→ Goal of the exercise: Count the lines in the rows below that contain the word "asphalt", matching case exactly, and give only that number.

============================================================

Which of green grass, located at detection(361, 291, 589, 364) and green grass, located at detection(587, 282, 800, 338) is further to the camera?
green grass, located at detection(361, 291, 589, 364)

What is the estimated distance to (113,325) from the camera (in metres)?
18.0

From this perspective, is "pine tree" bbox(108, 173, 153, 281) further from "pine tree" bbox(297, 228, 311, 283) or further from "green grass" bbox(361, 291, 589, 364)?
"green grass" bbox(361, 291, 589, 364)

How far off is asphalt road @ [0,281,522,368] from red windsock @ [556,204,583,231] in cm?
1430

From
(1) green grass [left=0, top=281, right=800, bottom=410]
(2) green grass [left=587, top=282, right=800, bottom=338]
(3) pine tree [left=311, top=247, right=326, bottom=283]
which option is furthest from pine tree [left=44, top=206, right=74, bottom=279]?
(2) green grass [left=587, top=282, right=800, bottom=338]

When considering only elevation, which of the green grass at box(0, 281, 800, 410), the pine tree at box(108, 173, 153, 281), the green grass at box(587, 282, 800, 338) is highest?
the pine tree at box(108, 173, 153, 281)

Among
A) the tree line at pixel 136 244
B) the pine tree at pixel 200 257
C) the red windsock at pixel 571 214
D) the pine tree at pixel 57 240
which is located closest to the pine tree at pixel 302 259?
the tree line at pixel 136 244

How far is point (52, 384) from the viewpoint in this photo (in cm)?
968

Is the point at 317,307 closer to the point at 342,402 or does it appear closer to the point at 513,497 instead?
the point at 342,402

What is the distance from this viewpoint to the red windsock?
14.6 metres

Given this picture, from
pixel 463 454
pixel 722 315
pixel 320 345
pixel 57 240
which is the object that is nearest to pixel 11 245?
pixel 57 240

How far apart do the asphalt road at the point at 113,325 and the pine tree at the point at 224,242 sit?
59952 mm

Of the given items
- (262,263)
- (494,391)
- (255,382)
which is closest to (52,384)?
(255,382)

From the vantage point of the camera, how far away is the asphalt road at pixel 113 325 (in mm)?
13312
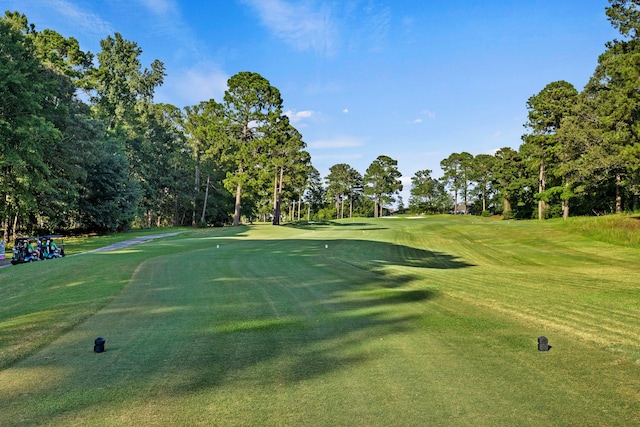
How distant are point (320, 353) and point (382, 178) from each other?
321ft

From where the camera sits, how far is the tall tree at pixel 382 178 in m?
102

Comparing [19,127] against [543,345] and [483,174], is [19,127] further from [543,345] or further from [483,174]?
[483,174]

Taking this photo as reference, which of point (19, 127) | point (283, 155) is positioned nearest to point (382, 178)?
point (283, 155)

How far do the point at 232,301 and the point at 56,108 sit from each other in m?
28.5

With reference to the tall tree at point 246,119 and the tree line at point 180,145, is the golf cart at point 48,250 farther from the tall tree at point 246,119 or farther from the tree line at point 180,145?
the tall tree at point 246,119

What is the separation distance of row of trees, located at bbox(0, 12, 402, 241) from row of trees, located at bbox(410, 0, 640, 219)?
3053 centimetres

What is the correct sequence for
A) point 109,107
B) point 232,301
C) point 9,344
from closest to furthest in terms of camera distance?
point 9,344 → point 232,301 → point 109,107

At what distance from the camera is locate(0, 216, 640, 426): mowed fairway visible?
3674 millimetres

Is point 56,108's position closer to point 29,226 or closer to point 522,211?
point 29,226

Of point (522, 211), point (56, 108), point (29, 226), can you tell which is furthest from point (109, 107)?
point (522, 211)

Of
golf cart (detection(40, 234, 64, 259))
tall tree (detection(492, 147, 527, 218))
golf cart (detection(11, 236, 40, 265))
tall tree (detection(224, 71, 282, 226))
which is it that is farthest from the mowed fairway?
tall tree (detection(492, 147, 527, 218))

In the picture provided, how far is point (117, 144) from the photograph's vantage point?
4603 centimetres

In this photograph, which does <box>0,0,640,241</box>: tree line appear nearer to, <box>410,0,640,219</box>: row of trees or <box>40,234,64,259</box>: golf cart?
<box>410,0,640,219</box>: row of trees

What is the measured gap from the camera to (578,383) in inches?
170
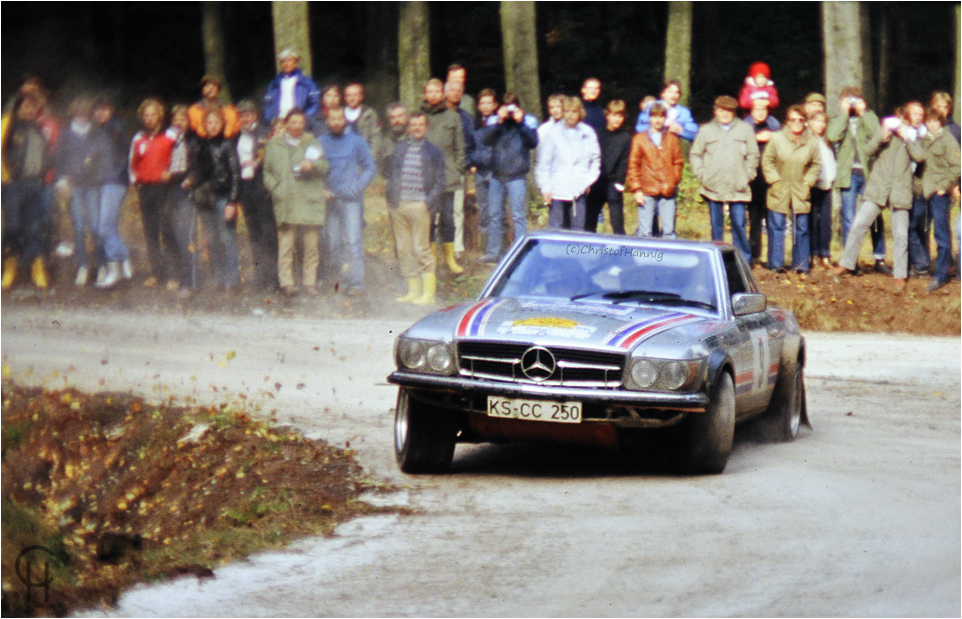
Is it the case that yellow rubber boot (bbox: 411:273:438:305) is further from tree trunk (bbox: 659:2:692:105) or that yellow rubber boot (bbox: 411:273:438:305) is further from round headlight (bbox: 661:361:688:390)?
tree trunk (bbox: 659:2:692:105)

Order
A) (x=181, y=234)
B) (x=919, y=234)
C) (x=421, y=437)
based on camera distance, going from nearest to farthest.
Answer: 1. (x=421, y=437)
2. (x=181, y=234)
3. (x=919, y=234)

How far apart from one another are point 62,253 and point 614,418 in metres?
8.53

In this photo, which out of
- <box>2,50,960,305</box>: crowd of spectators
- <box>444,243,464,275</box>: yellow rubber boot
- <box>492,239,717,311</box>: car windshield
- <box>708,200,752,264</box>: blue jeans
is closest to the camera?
<box>492,239,717,311</box>: car windshield

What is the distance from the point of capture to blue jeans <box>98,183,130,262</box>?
16047 millimetres

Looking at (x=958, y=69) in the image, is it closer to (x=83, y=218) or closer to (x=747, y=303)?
(x=83, y=218)

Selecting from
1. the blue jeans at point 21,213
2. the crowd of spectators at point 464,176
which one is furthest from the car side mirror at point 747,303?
the crowd of spectators at point 464,176

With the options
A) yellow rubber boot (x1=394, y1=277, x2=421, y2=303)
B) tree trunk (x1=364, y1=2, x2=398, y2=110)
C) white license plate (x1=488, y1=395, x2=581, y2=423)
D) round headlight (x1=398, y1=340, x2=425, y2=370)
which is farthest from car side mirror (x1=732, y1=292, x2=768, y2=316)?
tree trunk (x1=364, y1=2, x2=398, y2=110)

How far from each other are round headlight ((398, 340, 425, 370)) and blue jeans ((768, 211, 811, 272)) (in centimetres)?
1030

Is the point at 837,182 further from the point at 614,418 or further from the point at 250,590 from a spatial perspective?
the point at 250,590

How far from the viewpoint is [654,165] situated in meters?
17.8

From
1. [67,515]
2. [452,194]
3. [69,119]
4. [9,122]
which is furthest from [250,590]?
[452,194]

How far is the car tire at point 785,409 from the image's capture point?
10742 millimetres

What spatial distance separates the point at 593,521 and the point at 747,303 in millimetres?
2377

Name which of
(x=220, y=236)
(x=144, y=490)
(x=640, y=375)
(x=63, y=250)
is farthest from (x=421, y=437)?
(x=220, y=236)
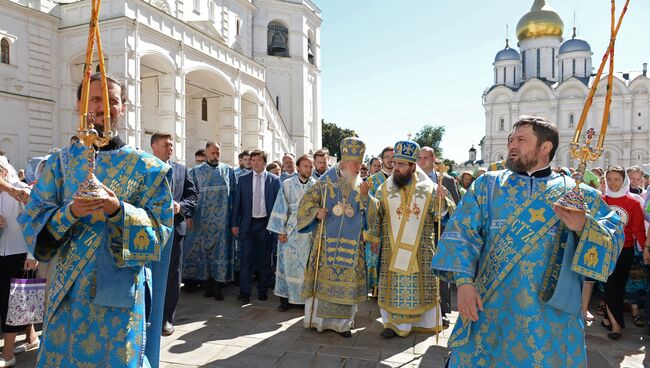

============================================================

→ Result: 3